While he worked, taught, and retired in San Jose, he held onto his family, friends, and traditions in Trinity County. He and his son, Danny, purchased land where the Tsnungwe principal village Le:ldin once stood at the mouth of the South Fork Trinity River.

He was also descended from Hupa-speaking villages on New River and in Hoopa Valley. He was an esteemed member of the Tsnungwe Elders Council and had served on the council since 1989. He provided leadership for the education committee and was an inspiration, beginning the tribe’s Education Honoring Ceremony that recognizes members of the tribal community’s accomplishments. Recipients have included preschool, elementary school, eighth grade, high school, and college graduates, with one member receiving special recognition for the completion of her ceremonial dress.

When he retired, he spent time at home on the South Fork River visiting family, telling the old stories, and helping with the construction of a traditional house at Le:ldin.
While teaching, he also participated and studied with the Sylvia Brown Institute for 10 years, earning certifications in meditations and past-life hypnosis, eventually becoming a successful minister, providing sermons while in San Jose.
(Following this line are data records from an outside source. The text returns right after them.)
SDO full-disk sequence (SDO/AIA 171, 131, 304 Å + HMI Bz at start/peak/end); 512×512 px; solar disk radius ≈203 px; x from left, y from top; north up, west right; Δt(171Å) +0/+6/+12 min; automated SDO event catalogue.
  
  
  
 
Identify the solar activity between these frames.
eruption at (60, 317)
In 2012 he was one of 30 California seniors selected from 80 nominees honored as a California Senior Leader. It was at this occasion in Oakland, California, where he met his sweetheart, Sandy Hester. They enjoyed life together for 10 years, living in Claremont.
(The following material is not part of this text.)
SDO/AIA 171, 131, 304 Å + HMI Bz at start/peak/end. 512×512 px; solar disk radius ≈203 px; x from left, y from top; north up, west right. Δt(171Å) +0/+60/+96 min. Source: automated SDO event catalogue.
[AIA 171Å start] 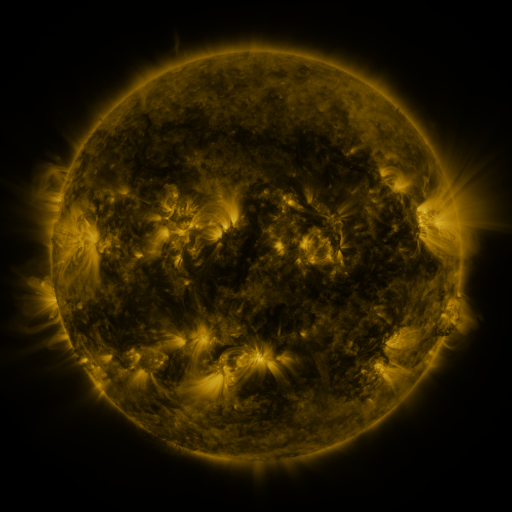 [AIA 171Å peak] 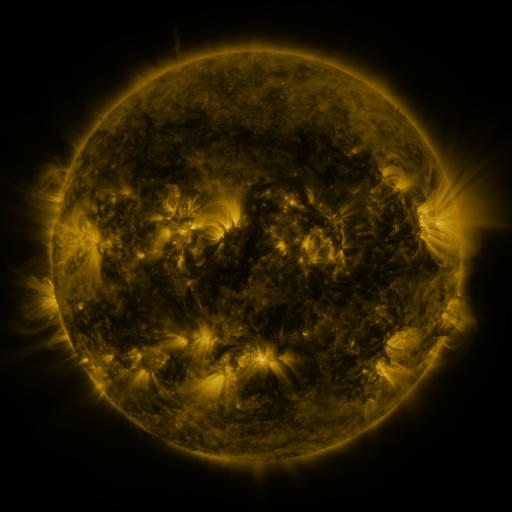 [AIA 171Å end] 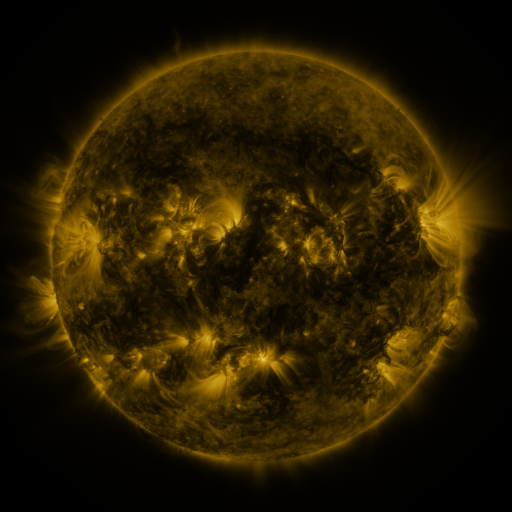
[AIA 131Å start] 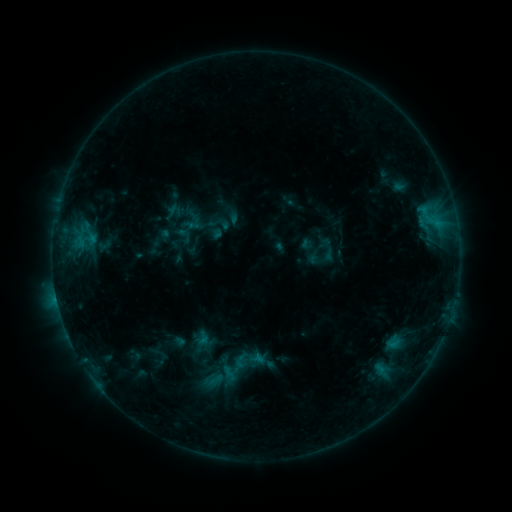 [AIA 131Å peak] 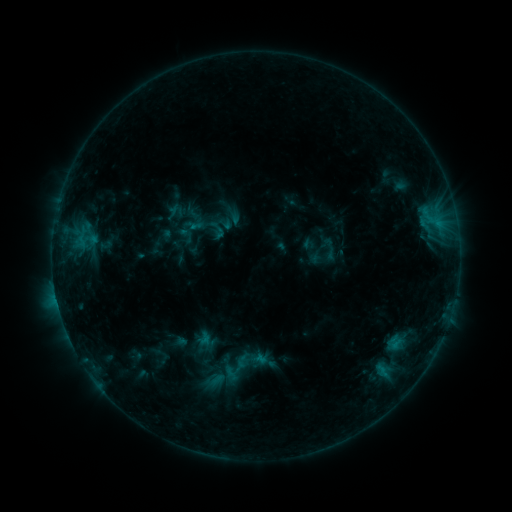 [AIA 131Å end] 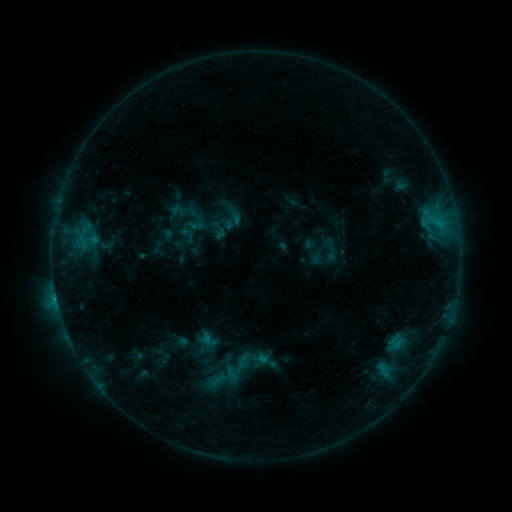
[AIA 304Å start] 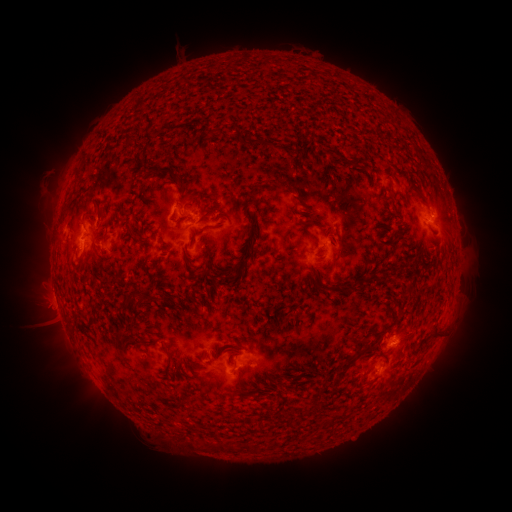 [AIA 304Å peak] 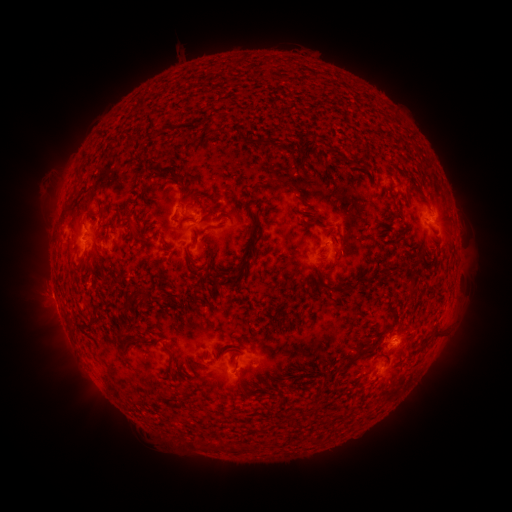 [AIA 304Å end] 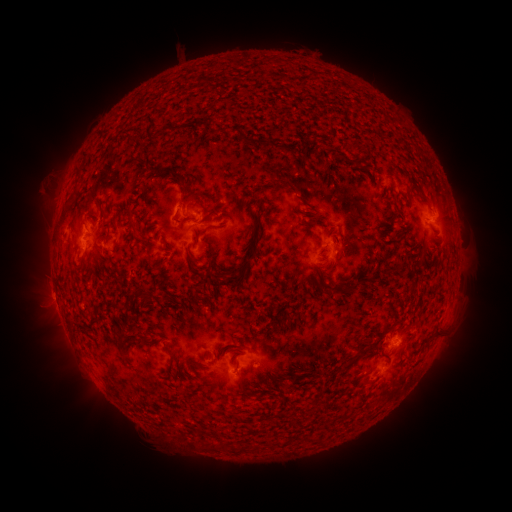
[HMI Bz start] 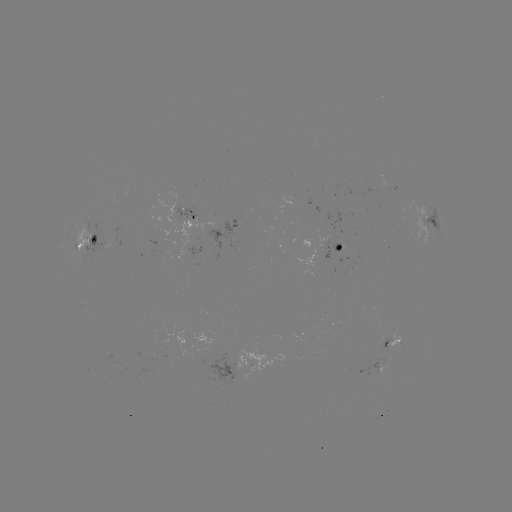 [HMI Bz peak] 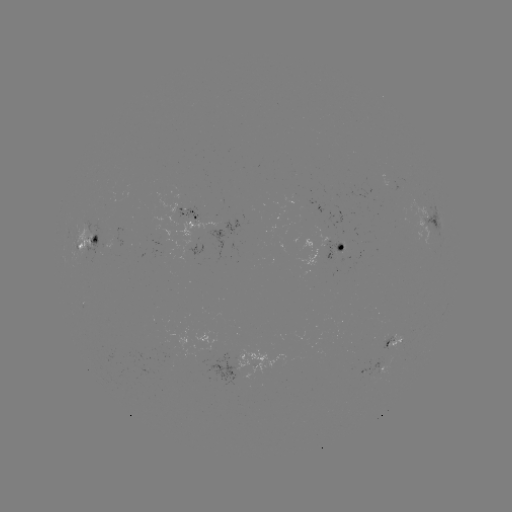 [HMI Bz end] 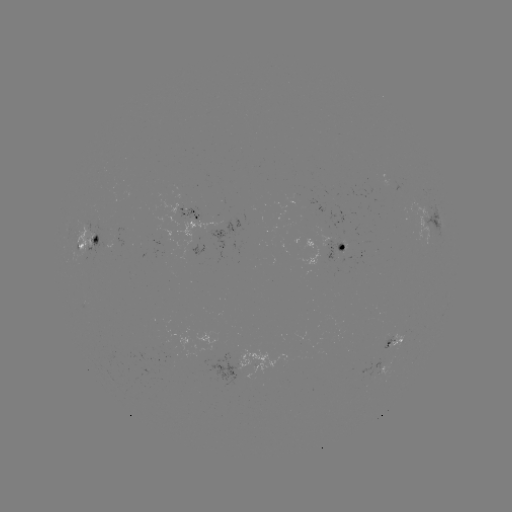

He was quite active over that decade, serving as assembly member of the California Senior Legislature; a member of Democratic Club of Claremont; the Newcomers Access Center (helping Central American, Mexican, Syrian and Afghan refugees to resettle locally); the West Covina Elks Club; the Montclair RV Campers; the NAACP; the Latino Roundtable Member (with his sweetheart Sandy); Aging Next; Claremont Senior Services; a board member of the American Institute for Progressive Democracy; and a Tri-City Mental Health Community Liaison.

He also led guided meditations and past-life hypnosis sessions at Buddhamouse Emporium; collaborated with Tribal Chairman of the Costanoan Rumsen Carmel Tribal Council, Tony Cerda on Native American tribal activities; and was a loyal activist for local, state and national Democratic political candidates and campaigns.
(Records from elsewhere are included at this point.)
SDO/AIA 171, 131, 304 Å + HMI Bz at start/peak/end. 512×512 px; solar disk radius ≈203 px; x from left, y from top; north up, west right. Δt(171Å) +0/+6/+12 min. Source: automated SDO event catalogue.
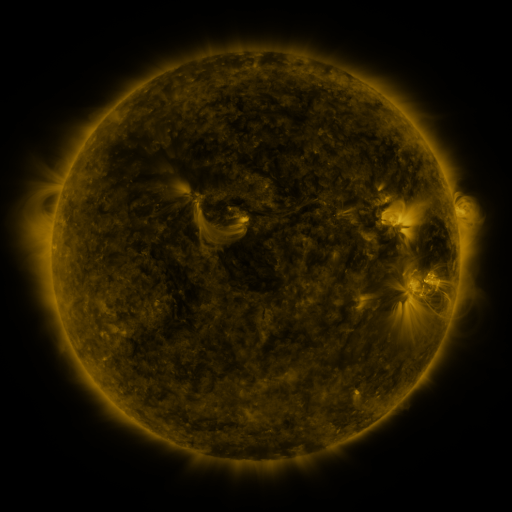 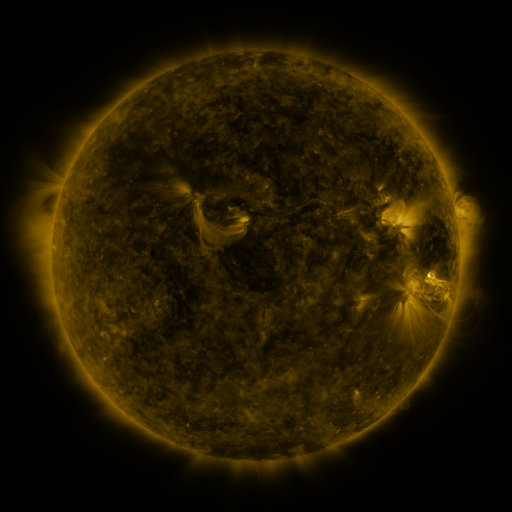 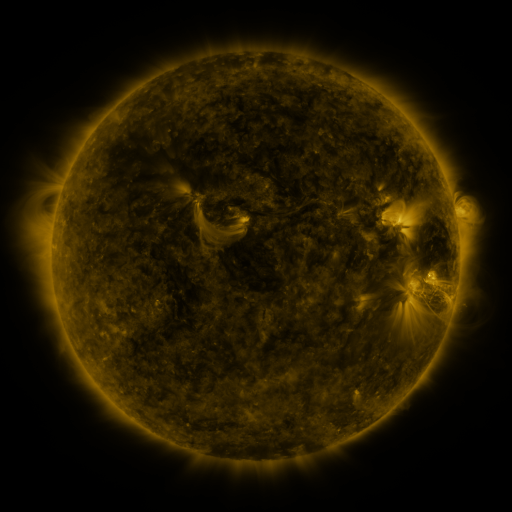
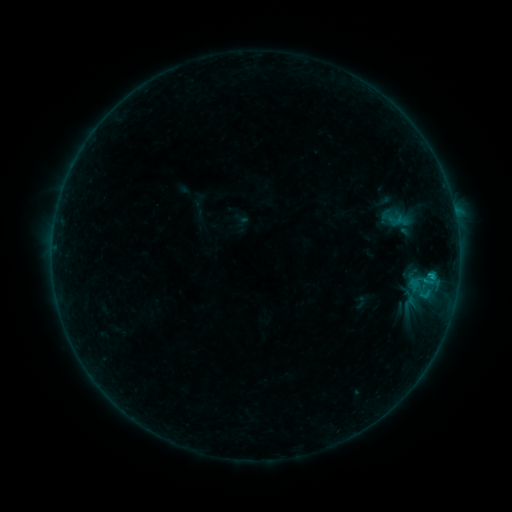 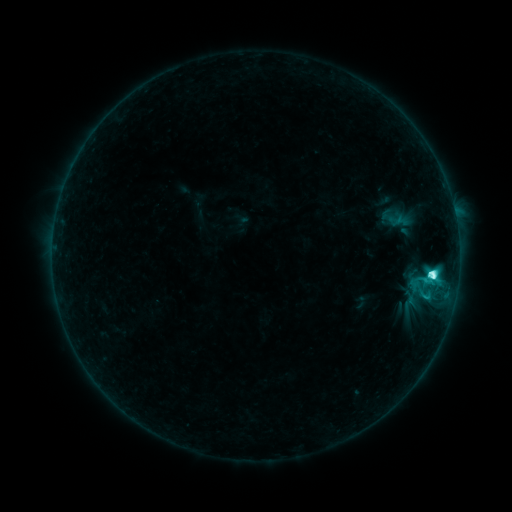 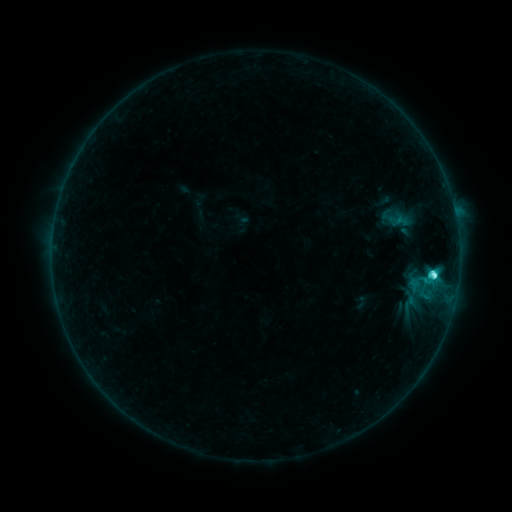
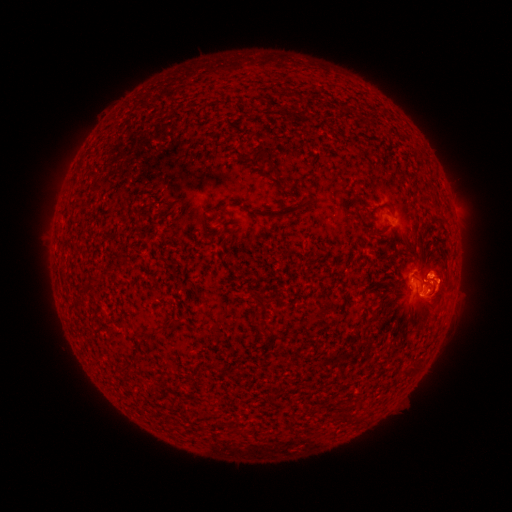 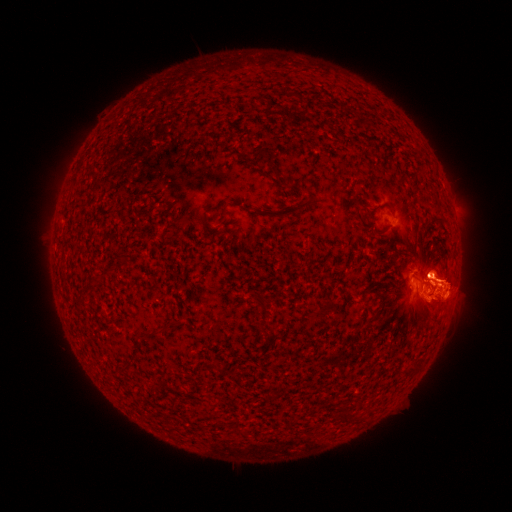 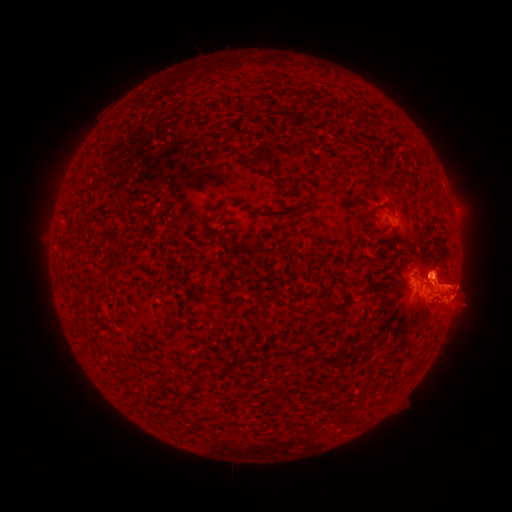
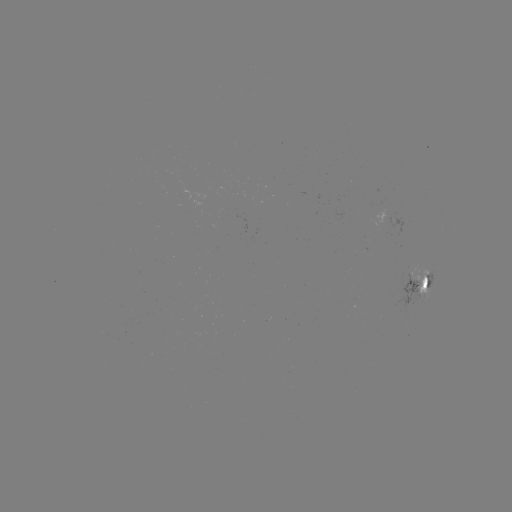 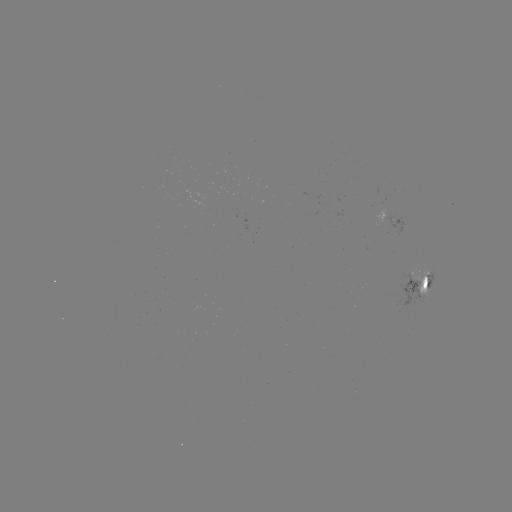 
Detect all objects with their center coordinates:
eruption: (449, 210)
He fought prostate cancer for eight months before dying peacefully in his sleep at home with Sandy and Shelley (his baby girl) by his side.

He was preceded in death by his father Chauncey Leroy Ammon; mother Ruth Taylor Ammon; and brothers Wes, Les, Jubie, Junie and Toby Ammon.

He is survived by his brother Phillip Ammon; his sweetheart, Sandra Kay Hester; son Danny Ammon (wife, Cassie) and daughter, Shelley Ammon Smith (husband, Devon); grandchildren Muriel, Cecilia and Gabel Ammon, Peyton and Milo Smith; and numerous nieces, nephews and cousins.

A John Ammon scholarship will be created to help Tsnungwe students continue their education. Donations may be made to Tsnungwe of California, PO Box 373, Salyer, CA 95563. More information is at

“In a time when people are struggling to keep their identity and remember what is important, John knew who he was and what was important — education for all people,” his family shared. “He was a positive role model who inspired others to be and do more.”